Exercise passage:
☆ ☆ ☆
Voluntarism and Adoption: Understanding Parental Obligations
MetadataShow full item record
Given the increasing variety of non-traditional family arrangements, together with reproductive technologies and adoption practices, assumptions about what constitutes a family and what constitutes a parent have been called into question. By using adoption as a paradigm example, my thesis examines different concepts of parenthood, what it means to be a parent, and how parental obligations are incurred. I support a pluralist concept of parenthood, according to which genetics, gestation, or intent to raise a child may each be sufficient to capture who is considered to be a parent in a variety of cases including adoption, contract pregnancy, or gamete donation. Using a pluralist concept of parenthood, I then consider how parental obligations are generated. While some have argued for a causal account of parental obligation (i.e., parents incur obligations by bringing a child into existence), I favor a voluntarist account. A voluntarist account argues that parental obligations are best understood as generated through consensually and voluntarily taking on the role of parent with the intent, rights, and obligations of raising a child. I argue that causal accounts fail to provide an adequate explanation of the source of obligations because a) causation is not sufficient and not always necessary to ground obligation, b) causal accounts lead to troubling restrictions on women’s reproductive autonomy, c) causal accounts cannot justify why other factors such as intent are irrelevant, and d) causal accounts have difficulty non-arbitrarily limiting the number of people involved in a causal chain in the creation of a child. Moreover, I explain why, on the whole, a voluntarist account is preferable. Voluntarism with regard to parental obligations has the following advantages: a) making sense of different meanings of the term “parent”, b) avoiding the pitfalls of causal accounts, and c) explaining the significance of the parent-child relationship. Using a voluntarist framework, I then examine the ethical implications for women and men, and for children who are placed for adoption.
☆ ☆ ☆
Data records
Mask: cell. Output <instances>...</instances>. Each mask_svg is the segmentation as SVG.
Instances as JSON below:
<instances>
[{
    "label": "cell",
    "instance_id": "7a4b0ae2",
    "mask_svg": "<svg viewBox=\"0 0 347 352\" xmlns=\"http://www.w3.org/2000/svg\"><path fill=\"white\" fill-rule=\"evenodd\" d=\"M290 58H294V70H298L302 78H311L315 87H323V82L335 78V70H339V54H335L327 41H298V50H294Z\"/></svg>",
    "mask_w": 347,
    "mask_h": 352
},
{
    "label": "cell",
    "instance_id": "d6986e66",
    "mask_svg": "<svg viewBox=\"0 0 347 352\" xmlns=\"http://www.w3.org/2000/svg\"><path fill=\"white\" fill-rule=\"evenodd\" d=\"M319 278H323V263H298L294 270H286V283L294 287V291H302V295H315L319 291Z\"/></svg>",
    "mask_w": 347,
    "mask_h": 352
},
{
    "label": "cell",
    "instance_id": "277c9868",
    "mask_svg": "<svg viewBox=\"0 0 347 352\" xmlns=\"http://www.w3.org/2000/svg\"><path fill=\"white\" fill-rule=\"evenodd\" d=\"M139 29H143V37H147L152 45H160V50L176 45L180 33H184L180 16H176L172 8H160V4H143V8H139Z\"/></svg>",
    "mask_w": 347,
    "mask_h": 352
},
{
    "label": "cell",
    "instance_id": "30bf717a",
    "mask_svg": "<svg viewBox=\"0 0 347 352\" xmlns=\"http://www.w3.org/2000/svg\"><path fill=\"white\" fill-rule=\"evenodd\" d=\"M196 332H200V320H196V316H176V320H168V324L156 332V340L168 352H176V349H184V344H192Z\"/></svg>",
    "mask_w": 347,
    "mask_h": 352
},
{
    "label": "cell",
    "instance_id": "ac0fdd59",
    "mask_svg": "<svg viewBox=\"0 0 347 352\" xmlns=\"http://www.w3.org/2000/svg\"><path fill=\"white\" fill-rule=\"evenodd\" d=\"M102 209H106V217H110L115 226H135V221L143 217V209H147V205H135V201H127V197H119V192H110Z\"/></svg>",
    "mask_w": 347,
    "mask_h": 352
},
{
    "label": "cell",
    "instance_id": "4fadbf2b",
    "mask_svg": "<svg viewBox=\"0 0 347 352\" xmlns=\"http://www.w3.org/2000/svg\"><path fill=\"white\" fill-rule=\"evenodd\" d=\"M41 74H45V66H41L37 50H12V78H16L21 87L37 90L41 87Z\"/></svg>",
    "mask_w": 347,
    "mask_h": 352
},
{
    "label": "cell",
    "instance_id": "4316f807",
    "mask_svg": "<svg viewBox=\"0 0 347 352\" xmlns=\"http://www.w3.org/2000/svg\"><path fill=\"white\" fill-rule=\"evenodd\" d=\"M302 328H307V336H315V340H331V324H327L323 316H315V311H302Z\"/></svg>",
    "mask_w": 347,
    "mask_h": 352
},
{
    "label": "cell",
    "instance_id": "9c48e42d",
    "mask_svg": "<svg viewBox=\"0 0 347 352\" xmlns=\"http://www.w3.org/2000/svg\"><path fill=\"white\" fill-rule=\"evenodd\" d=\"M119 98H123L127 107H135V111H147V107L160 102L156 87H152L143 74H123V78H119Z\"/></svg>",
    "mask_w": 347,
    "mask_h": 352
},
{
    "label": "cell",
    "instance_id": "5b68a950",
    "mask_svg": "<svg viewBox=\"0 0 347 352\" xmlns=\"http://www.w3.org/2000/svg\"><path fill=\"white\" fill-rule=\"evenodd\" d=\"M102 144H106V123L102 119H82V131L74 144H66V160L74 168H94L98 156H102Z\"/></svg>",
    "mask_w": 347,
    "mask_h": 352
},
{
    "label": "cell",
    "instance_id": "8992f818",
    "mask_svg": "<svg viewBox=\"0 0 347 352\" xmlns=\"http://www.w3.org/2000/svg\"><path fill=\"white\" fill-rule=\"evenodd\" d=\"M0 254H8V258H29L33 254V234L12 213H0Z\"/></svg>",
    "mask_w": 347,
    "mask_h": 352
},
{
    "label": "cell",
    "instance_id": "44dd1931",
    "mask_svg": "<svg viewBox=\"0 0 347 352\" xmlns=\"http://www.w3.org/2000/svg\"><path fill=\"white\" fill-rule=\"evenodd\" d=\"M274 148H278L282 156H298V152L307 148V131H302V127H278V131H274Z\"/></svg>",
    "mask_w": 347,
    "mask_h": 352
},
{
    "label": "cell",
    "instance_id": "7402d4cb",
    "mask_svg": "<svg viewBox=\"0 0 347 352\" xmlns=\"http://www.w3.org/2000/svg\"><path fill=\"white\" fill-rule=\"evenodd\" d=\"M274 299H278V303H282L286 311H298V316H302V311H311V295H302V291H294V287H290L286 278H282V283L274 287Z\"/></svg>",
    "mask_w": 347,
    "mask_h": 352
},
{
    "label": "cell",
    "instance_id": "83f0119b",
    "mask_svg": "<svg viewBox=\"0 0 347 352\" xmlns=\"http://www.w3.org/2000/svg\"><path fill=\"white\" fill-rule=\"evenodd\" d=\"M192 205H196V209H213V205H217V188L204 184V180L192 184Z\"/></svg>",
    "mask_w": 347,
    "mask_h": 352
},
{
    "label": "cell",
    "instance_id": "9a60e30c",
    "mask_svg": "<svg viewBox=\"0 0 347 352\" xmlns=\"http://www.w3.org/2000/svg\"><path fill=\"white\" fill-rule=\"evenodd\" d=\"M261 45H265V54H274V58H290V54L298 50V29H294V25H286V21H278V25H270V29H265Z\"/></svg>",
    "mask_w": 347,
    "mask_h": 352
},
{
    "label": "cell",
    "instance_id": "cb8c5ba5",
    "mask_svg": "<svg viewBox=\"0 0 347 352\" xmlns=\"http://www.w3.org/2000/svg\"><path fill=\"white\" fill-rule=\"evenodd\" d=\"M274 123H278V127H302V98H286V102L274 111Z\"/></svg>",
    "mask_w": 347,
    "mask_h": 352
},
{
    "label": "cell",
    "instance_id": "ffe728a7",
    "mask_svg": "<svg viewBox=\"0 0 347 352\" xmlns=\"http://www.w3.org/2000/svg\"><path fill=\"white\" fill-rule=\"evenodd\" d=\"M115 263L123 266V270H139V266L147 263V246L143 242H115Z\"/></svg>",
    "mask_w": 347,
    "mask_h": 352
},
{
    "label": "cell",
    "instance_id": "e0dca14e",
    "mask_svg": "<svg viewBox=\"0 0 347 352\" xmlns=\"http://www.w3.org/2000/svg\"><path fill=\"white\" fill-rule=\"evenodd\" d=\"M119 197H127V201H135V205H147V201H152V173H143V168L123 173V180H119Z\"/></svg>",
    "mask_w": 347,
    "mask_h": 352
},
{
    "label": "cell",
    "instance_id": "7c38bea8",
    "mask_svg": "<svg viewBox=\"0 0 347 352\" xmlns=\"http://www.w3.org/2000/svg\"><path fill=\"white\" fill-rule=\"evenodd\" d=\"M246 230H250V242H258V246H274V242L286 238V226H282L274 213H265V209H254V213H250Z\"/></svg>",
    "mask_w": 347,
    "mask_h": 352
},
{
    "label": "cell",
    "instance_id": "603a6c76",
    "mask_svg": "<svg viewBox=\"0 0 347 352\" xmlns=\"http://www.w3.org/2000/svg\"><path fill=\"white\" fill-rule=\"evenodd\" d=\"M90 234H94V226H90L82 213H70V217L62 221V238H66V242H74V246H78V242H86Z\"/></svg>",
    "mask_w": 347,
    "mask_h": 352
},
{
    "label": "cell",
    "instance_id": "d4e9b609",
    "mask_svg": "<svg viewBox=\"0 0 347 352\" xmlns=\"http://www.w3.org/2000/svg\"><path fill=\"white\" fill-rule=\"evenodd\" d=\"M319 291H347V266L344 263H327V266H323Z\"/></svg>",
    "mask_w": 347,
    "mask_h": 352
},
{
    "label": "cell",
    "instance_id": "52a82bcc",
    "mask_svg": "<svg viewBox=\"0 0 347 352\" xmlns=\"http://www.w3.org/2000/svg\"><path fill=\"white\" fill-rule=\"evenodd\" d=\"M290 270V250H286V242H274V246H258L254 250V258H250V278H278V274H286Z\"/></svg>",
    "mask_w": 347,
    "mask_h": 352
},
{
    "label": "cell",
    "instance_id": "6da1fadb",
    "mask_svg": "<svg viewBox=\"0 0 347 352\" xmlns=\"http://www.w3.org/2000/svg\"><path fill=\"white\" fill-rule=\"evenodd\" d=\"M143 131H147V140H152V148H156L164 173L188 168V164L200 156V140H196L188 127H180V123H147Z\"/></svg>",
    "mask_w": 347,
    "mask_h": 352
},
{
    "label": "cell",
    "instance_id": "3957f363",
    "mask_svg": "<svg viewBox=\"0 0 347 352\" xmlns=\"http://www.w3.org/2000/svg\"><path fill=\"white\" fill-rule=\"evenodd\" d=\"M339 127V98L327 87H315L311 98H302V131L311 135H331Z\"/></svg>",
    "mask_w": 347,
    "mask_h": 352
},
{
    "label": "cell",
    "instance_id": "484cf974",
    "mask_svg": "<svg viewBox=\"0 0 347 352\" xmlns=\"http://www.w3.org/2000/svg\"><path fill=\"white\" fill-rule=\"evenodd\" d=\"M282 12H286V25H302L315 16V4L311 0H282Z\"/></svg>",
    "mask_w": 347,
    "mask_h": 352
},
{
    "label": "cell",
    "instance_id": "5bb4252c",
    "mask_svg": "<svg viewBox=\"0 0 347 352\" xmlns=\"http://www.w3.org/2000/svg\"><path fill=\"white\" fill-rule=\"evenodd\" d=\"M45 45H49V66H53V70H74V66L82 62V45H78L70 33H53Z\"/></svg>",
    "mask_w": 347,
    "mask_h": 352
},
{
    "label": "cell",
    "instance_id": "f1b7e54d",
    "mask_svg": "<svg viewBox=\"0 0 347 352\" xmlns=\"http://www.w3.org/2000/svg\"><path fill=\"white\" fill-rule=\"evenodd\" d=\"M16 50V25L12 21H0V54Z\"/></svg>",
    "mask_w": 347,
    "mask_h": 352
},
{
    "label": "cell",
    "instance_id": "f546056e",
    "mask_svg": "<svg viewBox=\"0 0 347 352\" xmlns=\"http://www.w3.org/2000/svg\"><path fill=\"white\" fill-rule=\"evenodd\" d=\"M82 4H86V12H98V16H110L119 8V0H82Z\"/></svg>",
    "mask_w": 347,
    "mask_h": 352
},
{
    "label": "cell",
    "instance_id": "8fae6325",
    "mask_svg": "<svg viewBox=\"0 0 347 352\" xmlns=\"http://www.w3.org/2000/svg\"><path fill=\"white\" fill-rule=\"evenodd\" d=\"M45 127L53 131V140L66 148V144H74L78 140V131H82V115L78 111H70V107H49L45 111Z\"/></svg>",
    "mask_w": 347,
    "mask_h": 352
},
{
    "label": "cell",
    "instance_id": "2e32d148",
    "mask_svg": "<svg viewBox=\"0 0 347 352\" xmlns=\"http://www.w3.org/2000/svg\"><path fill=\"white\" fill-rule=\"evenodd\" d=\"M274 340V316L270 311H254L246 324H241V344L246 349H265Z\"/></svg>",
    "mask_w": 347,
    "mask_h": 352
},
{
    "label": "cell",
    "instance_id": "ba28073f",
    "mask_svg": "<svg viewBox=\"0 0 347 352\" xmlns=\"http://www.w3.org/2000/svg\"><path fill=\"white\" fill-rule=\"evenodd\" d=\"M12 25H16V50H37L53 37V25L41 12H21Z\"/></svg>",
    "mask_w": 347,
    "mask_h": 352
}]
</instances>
☆ ☆ ☆
Assignment:
Please name the three factors that, under the pluralist concept of parenthood in the abstract on voluntarism and adoption, may each be enough to make someone a parent.

Solution to this exercise:
Genetics, gestation, or intent to raise a child.